▶ Work instructions
1 > Answer these questions about the forum thread on the soldier's video, marking each answer (a), (b), (c) to match:
(a) What did the first poster say they tried to do instead of using entrances or holes?
(b) What does Haggis say he will not attempt with the poster he quotes?
(c) According to the disclaimer PanaEng quotes, why is the video free of copyright constraints?
2 > Carry on the forum thread on the soldier's video, picking up after its final post.

▶ Excerpted passage
···

Reminds me why we tried, almost religiously, to crawl over walls as opposed to use entrances/holes.


----------



## vonGarvin (12 Oct 2011)

First of all, Yon is a dirty bastard.  That video is NOT his, but he presents it as though it were his.  But it was long before that dirty little OPSEC breaching prick decided to put it up on his site to get his sheeple to hit the paypal.  He knows as much about war as I do about intergalactic hyperdrive mechanics.


----------



## Haggis (13 Oct 2011)

Technoviking said:
			
		

> He knows as much about war as I do about intergalactic hyperdrive mechanics.



Well, in that case, I'm certainly not going to attempt space travel with you.


----------



## PanaEng (13 Oct 2011)

Technoviking said:
			
		

> First of all, Yon is a dirty *******.  That video is NOT his, but he presents it as though it were his.  But it was long before that dirty little OPSEC breaching prick decided to put it up on his site to get his sheeple to hit the paypal.  He knows as much about war as I do about intergalactic hyperdrive mechanics.


I dislike the guy almost as much as you but he does have a bit of a disclaimer before the video: 





> I tried to find the Soldier who shot the following video.  No success.  The person wearing this camera was on official business for the US Government, and therefore this video is free of copyright constraints.

···

▶ Given entries
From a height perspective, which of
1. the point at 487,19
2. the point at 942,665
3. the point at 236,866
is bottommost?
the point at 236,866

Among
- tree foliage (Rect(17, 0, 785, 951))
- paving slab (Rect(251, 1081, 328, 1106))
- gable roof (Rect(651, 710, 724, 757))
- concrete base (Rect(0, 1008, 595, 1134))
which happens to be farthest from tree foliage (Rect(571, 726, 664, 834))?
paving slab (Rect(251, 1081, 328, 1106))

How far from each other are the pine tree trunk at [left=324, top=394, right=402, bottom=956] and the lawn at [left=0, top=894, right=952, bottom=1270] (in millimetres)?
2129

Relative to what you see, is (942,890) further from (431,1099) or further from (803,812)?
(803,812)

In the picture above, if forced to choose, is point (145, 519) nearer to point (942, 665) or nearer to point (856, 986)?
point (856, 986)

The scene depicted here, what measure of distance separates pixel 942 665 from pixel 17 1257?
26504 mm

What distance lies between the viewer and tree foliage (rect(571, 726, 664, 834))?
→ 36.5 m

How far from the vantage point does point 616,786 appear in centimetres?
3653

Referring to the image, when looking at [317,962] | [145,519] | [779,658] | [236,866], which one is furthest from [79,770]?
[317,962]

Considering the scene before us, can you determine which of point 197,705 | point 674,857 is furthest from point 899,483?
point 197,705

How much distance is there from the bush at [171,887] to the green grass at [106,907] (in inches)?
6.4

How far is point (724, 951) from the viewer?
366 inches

···

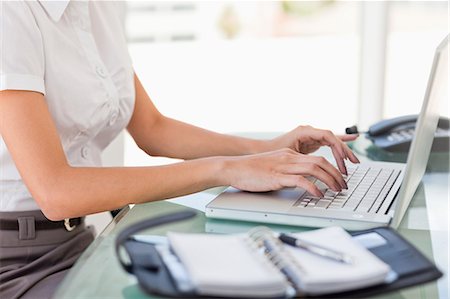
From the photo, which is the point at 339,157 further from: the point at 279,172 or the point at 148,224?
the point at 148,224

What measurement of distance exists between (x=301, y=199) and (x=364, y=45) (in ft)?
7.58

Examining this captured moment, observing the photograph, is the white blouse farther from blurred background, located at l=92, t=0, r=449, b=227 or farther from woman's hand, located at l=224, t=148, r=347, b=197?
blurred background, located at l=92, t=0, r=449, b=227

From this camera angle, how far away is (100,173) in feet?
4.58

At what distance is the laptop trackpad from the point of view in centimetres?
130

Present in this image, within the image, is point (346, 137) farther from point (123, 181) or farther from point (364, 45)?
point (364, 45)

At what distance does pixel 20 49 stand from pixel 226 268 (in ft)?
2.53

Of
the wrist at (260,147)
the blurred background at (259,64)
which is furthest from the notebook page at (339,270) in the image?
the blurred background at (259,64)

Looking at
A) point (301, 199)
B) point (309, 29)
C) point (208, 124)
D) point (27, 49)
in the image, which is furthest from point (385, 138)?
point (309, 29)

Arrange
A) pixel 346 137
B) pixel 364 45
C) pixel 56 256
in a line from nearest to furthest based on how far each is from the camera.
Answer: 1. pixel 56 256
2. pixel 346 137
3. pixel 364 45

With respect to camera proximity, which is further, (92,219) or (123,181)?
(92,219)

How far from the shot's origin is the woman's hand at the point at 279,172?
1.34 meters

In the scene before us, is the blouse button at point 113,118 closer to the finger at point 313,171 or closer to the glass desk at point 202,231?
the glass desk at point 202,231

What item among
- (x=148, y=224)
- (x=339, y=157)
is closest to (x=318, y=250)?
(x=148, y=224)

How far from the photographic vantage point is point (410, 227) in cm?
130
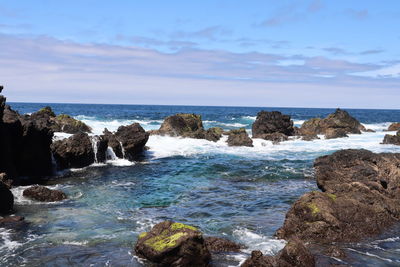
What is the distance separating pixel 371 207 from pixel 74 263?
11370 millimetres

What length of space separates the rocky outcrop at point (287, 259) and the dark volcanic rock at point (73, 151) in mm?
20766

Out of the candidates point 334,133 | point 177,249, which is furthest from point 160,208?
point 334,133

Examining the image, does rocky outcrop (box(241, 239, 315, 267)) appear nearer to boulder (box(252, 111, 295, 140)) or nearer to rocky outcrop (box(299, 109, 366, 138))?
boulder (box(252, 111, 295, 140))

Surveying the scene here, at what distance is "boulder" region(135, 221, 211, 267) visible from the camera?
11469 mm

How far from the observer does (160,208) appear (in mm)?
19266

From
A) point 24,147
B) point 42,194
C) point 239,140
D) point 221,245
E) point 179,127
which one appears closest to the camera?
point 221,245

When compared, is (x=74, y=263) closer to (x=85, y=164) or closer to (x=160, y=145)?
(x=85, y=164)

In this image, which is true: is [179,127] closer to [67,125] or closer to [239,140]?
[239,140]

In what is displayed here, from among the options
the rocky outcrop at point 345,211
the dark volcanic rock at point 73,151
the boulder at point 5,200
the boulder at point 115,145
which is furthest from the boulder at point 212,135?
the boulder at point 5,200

···

▶ Expected outputs
1 >
(a) To crawl over walls.
(b) Space travel.
(c) The person wearing the camera was on official business for the US Government.

2 >
Maybe he just added that after hearing about your criticism


----------



## vonGarvin (13 Oct 2011)

PanaEng said:
			
		

> I dislike the guy almost as much as you but he does have a bit of a disclaimer before the video:


Yes, he does have that, but if you look at his Facebook non-blog, the manner in which it's presented would make the average surfer of the net think that he was somehow involved.  He's not only broken OPSEC and provide his useless and uninformed opinion on everything (including claiming to be the reason why BGen Menard was fired), he also airs his laundry in public.  There is a MSG on base in KAF who sees through Yon's flag-waving bullshit and calls him on it.  Yon is posting this MSG's name, email, everything, and claiming that the MSG in question is unstable and has threatened to kill him and that the US Army is doing nothing about it.


----------



## tomahawk6 (15 Oct 2011)

FYI the video is now posted on youtube.

http://www.youtube.com/watch?v=33r8n1N03dk


----------



## Infanteer (15 Oct 2011)

Michael Yon's antics aside, I think the video has definate training value.

If anything it's use with soldiers deploying for the first time can help in building mental resiliance.  Although we all react different under stress, having an innoculation of sorts as to what an IED strike/casualty looks like up-close can help in shoring up young soldiers minds.


----------



## tomahawk6 (15 Oct 2011)

It is excellant training value. The bad guys know that usually troops will take an easy route rather say go over the wall.


----------



## Jarnhamar (16 Oct 2011)

I'm not a fan of what i find is the "LOLz watch your step!" attitude of the blog.


----------



## TN2IC (22 Oct 2011)

Is there any way how to download the video. I would like to use it as a training aid.

Your thoughts?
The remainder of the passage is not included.